--- Data for this task ---

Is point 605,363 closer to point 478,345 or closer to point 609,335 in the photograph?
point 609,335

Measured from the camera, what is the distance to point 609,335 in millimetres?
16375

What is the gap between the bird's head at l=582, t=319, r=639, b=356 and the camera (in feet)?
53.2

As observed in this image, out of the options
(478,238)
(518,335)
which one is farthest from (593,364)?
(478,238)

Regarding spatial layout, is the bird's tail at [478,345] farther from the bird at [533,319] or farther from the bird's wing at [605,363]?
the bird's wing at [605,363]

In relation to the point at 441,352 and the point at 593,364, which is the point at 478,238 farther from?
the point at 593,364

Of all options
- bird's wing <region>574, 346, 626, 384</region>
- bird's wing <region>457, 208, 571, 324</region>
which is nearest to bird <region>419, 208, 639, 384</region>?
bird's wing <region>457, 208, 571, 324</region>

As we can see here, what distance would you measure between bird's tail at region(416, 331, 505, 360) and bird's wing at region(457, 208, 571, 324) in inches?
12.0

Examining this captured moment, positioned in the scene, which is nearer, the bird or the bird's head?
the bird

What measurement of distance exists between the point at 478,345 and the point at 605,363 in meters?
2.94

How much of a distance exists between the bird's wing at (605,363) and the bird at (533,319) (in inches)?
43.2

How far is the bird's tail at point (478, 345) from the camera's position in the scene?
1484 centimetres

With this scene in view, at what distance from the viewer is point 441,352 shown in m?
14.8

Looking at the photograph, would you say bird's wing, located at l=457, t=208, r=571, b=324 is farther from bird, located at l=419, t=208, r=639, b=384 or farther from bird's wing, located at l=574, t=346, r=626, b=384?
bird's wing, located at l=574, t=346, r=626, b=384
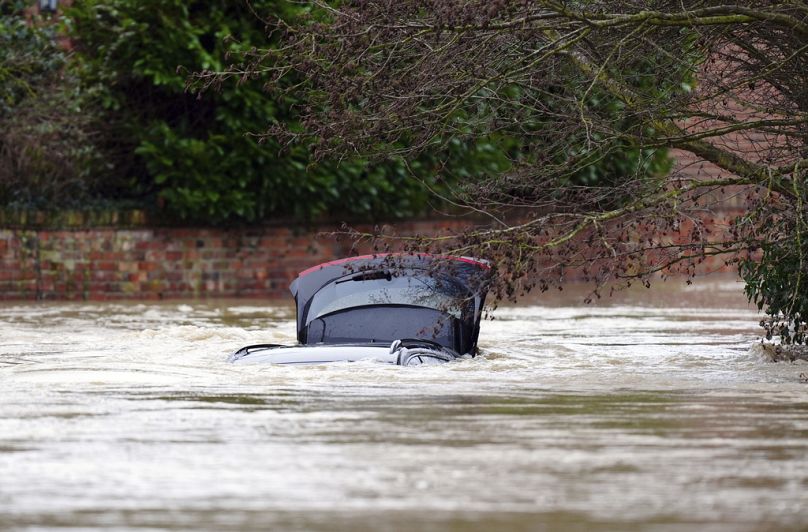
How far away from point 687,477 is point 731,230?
6679mm

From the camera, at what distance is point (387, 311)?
47.6ft

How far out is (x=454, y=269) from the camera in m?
13.8

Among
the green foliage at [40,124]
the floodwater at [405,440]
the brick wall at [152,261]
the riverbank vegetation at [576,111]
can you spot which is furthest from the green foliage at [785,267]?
the green foliage at [40,124]

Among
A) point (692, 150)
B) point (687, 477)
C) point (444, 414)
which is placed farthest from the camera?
point (692, 150)

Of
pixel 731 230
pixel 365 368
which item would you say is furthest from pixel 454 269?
pixel 731 230

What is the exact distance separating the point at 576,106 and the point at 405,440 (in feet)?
18.2

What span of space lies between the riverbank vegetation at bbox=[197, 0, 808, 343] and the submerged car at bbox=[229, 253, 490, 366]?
37 centimetres

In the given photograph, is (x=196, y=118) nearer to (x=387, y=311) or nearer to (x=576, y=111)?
(x=387, y=311)

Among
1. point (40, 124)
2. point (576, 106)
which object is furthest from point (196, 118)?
point (576, 106)

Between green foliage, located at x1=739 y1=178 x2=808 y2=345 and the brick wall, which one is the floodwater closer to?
green foliage, located at x1=739 y1=178 x2=808 y2=345

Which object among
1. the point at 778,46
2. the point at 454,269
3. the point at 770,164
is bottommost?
the point at 454,269

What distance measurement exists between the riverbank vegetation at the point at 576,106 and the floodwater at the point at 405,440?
3.41ft

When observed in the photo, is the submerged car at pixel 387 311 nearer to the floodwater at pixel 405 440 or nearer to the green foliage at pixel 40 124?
the floodwater at pixel 405 440

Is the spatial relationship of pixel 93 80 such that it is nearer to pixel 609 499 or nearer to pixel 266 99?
pixel 266 99
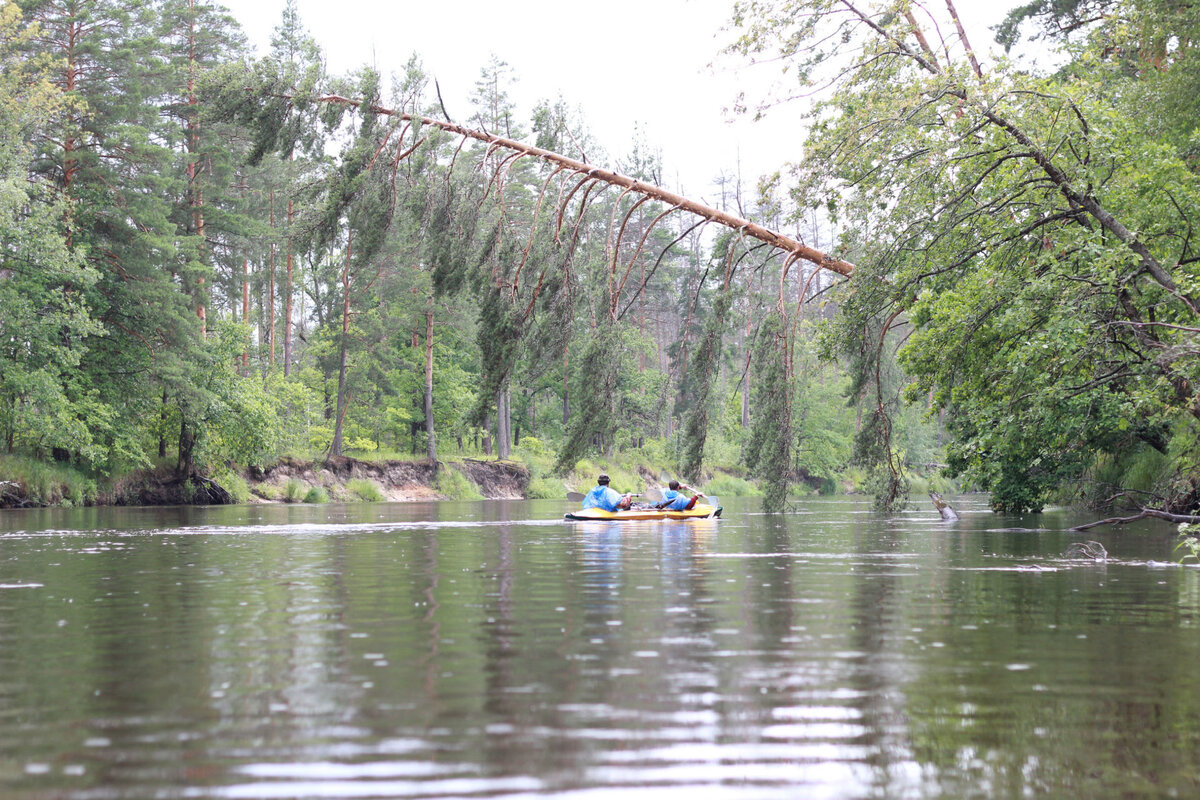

---

Please tally the lines in the material above that contain the word "feet", with case counting, and give only the number.

2